Hier wird aber nun zum anderen das grundsätzliche Problem deutlich, behandelt im Abschnitt "Söldnertum und Rittertum" (II. 2 c), der die Arbeit (wie an einigen weiteren Stellen) in den gesamteuropäischen Kontext stellt. Der Autor bezweifelt zu Recht, dass es den Gegensatz zwischen aristokratischen Rittern und professionellen Söldnern gab, vielmehr sind Rittertum und Söldnertum zwei Seiten derselben Medaille. Condottieri beriefen sich auf ritterliche Ideale und wurden als Ritter gefeiert, Solddienst, nicht nur in Italien, wurde von Dichtern als ehrenhaft und vorbildlich besungen. Die deutschen Söldner verstanden sich als ritterliche Krieger: Von Turnieren berichten die Quellen und von zahlreichen Rittererhebungen.

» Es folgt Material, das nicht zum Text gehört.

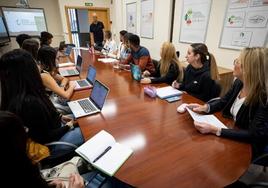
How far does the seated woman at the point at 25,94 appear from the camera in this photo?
1.06 m

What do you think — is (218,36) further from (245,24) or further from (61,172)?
(61,172)

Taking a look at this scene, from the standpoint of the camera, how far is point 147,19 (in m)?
4.36

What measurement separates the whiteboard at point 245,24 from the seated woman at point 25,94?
261 centimetres

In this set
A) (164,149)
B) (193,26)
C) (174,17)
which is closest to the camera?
(164,149)

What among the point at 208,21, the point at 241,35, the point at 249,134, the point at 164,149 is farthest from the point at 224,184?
the point at 208,21

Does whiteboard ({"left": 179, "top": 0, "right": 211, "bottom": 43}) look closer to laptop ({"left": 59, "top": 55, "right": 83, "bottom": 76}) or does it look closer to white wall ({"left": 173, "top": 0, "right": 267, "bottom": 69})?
white wall ({"left": 173, "top": 0, "right": 267, "bottom": 69})

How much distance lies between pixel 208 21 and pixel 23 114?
2.96m

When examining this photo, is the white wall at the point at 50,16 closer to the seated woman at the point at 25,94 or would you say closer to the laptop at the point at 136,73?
the laptop at the point at 136,73

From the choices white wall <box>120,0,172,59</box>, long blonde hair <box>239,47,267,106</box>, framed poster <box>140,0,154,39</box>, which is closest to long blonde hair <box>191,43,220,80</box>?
long blonde hair <box>239,47,267,106</box>

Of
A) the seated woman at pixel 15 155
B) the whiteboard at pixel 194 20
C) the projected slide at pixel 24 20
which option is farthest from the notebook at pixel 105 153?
the projected slide at pixel 24 20

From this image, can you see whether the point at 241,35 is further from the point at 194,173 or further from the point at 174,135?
the point at 194,173

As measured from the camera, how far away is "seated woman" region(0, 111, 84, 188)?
20.1 inches

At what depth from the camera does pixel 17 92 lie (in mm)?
1086

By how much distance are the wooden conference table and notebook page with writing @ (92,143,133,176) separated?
1.1 inches
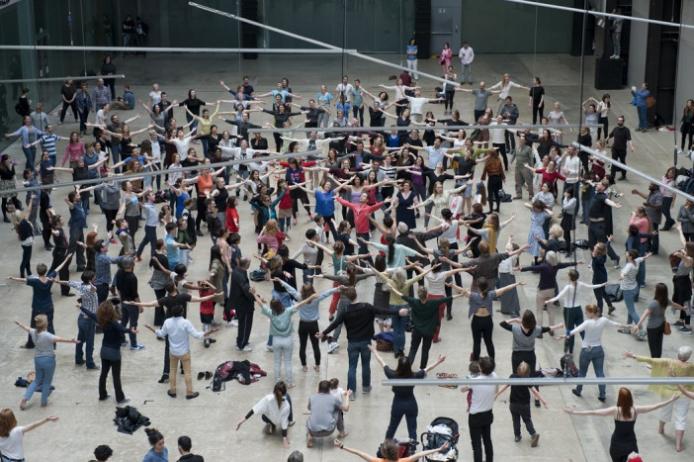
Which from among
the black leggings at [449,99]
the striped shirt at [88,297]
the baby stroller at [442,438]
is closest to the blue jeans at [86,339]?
the striped shirt at [88,297]

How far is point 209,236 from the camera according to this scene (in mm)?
21594

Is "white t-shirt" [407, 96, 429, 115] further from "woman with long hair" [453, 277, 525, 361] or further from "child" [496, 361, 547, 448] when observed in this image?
"child" [496, 361, 547, 448]

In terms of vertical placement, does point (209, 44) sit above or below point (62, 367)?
above

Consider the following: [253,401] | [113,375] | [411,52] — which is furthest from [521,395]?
[411,52]

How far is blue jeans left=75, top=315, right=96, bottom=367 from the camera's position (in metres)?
16.2

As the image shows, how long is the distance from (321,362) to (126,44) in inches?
736

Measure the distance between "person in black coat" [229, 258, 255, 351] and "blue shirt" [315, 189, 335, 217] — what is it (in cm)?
354

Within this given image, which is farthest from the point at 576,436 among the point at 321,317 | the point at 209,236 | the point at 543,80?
the point at 543,80

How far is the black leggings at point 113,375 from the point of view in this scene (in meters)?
15.3

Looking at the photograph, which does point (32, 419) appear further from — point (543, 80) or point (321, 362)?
point (543, 80)

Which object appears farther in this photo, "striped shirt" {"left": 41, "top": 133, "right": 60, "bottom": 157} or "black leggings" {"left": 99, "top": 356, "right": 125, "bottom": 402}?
"striped shirt" {"left": 41, "top": 133, "right": 60, "bottom": 157}

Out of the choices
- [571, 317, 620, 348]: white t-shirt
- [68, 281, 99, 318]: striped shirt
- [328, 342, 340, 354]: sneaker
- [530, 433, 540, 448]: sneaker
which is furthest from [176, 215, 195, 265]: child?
[530, 433, 540, 448]: sneaker

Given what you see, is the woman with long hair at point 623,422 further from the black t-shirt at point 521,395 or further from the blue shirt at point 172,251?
the blue shirt at point 172,251

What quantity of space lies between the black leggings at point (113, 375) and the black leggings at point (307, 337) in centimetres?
234
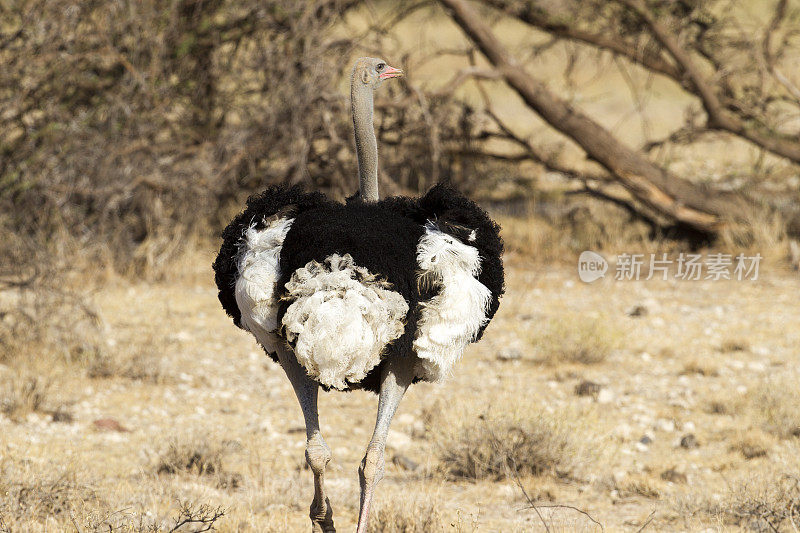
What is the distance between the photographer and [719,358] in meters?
6.85

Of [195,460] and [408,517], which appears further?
[195,460]

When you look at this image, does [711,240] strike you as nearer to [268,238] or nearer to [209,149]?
[209,149]

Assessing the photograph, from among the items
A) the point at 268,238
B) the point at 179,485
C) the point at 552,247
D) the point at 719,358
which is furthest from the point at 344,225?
the point at 552,247

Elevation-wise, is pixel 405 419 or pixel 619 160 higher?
pixel 619 160

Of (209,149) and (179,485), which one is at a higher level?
Answer: (209,149)

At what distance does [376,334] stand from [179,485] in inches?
81.5

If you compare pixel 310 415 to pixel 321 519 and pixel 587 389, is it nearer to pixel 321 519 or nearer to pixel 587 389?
pixel 321 519

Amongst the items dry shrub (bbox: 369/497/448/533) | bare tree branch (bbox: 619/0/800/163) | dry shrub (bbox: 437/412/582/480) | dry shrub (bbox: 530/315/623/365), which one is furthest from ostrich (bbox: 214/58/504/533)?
bare tree branch (bbox: 619/0/800/163)

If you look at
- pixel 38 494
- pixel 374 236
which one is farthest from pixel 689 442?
pixel 38 494

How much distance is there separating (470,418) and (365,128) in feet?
6.09

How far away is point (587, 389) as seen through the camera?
6.25 metres

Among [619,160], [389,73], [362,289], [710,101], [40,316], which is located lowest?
[40,316]

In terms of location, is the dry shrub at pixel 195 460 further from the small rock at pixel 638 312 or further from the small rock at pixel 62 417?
the small rock at pixel 638 312

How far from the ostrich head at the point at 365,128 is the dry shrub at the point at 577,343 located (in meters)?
3.04
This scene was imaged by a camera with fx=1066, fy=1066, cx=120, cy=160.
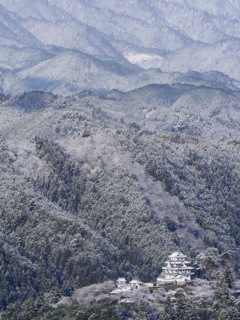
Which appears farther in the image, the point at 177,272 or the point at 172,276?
the point at 177,272

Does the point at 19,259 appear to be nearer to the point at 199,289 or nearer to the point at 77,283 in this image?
the point at 77,283

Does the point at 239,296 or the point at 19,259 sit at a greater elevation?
the point at 239,296

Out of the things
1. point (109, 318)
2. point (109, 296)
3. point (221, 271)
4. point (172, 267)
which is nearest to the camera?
Answer: point (109, 318)

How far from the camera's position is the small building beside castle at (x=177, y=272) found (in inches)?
6964

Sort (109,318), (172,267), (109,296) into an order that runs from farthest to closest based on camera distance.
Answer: (172,267) → (109,296) → (109,318)

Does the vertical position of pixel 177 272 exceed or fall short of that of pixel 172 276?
it exceeds it

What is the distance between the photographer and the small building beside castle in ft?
580

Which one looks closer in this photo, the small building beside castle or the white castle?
the white castle

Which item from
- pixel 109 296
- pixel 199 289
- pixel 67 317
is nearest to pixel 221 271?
pixel 199 289

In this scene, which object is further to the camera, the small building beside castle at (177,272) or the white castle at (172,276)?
the small building beside castle at (177,272)

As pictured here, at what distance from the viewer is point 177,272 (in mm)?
183500

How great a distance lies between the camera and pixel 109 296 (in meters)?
163

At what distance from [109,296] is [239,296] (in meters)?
19.9

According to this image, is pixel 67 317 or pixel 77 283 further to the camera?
pixel 77 283
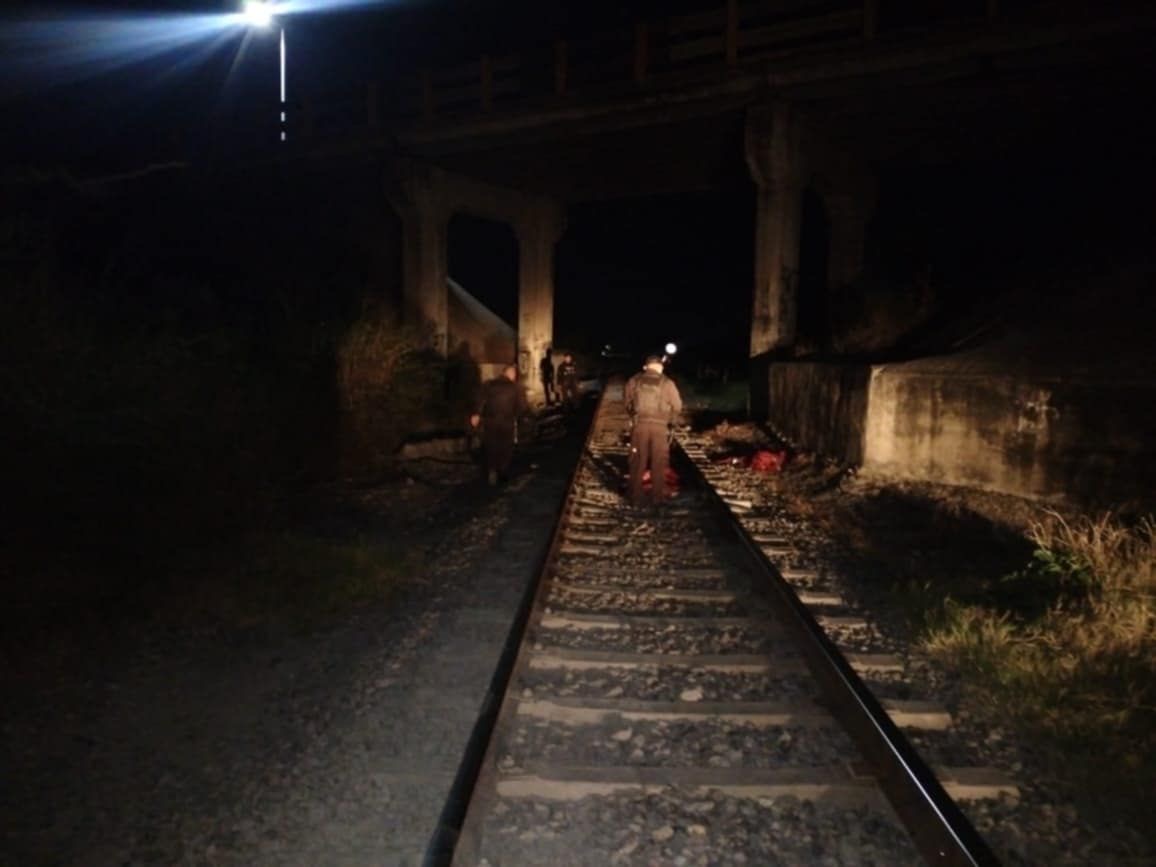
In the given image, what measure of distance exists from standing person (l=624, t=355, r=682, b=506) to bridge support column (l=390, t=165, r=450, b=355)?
13986 millimetres

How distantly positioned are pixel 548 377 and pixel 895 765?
76.3 ft

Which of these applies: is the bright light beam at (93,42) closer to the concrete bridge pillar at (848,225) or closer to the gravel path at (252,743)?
the gravel path at (252,743)

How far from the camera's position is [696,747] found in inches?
147

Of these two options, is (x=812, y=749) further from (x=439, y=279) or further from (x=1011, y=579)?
(x=439, y=279)

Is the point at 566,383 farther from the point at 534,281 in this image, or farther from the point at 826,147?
the point at 826,147

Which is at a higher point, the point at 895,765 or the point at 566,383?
the point at 566,383

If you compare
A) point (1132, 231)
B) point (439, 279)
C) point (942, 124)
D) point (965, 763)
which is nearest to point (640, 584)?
point (965, 763)

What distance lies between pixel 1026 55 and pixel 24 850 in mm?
16583

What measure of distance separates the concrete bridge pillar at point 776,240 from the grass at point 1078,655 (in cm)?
1221

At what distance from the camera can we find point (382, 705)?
13.8 feet

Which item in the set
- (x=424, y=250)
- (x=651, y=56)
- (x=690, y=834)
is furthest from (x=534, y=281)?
(x=690, y=834)

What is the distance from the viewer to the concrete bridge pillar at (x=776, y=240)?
17000mm

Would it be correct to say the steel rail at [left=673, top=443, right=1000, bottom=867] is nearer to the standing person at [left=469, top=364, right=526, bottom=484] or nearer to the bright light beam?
the standing person at [left=469, top=364, right=526, bottom=484]

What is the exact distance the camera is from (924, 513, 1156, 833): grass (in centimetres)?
363
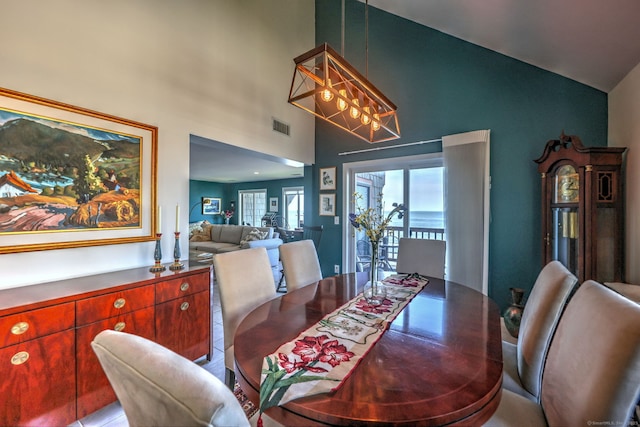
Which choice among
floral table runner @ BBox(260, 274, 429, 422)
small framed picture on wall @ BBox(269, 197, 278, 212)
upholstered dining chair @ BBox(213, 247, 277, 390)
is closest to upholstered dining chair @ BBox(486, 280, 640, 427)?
floral table runner @ BBox(260, 274, 429, 422)

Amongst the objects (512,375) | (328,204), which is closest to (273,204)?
Answer: (328,204)

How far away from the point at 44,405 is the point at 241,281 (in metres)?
1.16

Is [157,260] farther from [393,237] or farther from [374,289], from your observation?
[393,237]

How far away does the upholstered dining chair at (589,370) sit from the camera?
741 millimetres

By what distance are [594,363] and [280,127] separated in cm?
355

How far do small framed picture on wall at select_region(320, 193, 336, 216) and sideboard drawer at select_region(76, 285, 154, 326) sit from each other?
2.77 m

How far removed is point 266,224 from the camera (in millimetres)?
8750

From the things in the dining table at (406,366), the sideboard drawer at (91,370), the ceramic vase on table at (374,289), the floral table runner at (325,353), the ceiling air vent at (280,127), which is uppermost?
the ceiling air vent at (280,127)

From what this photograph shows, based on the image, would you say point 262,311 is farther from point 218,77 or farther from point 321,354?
point 218,77

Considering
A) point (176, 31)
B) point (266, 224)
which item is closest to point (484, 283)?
point (176, 31)

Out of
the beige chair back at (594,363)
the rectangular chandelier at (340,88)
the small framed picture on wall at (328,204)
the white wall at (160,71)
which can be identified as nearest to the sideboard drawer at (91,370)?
the white wall at (160,71)

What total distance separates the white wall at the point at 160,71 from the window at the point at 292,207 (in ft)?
16.2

Stephan Selzer hat eine umfassende und fundierte Untersuchung vorgelegt, die auf außergewöhnlich breitem Quellenmaterial basiert. Dabei wertete er größtenteils bisher unberücksichtigtes Archivmaterial aus zahlreichen italienischen Archiven aus und zog in der deutschen Forschung bisher unbeachtet gebliebene italienische Sekundärliteratur heran. Unter den neuen Fragen, denen er nachging, sind die doppelte Perspektive (die deutschen Söldner in Italien und in der Heimat), der Blick auf die Berühmten und die bisher Unbekannten, die "Durchschnittlichen" (8) und die immer wieder durchscheinenende internationale bzw. europäische Ebene besonders zu unterstreichen. Von sehr großem Wert für die zukünftige Söldner- und Adelsforschung sind nicht nur die differenzierten Personen- und Ortsregister, sondern auch der Anhang, auf den im Text immer wieder verwiesen wird: "Italienischer Solddienst deutscher Grafen und Fürsten", "Deutsche Condottieri in Italien", 13 typische Dokumente und die archivalischen Nachweise deutscher Söldner in Italien. Eine Arbeit von uneingeschränkt hoher wissenschaftlicher Bedeutung!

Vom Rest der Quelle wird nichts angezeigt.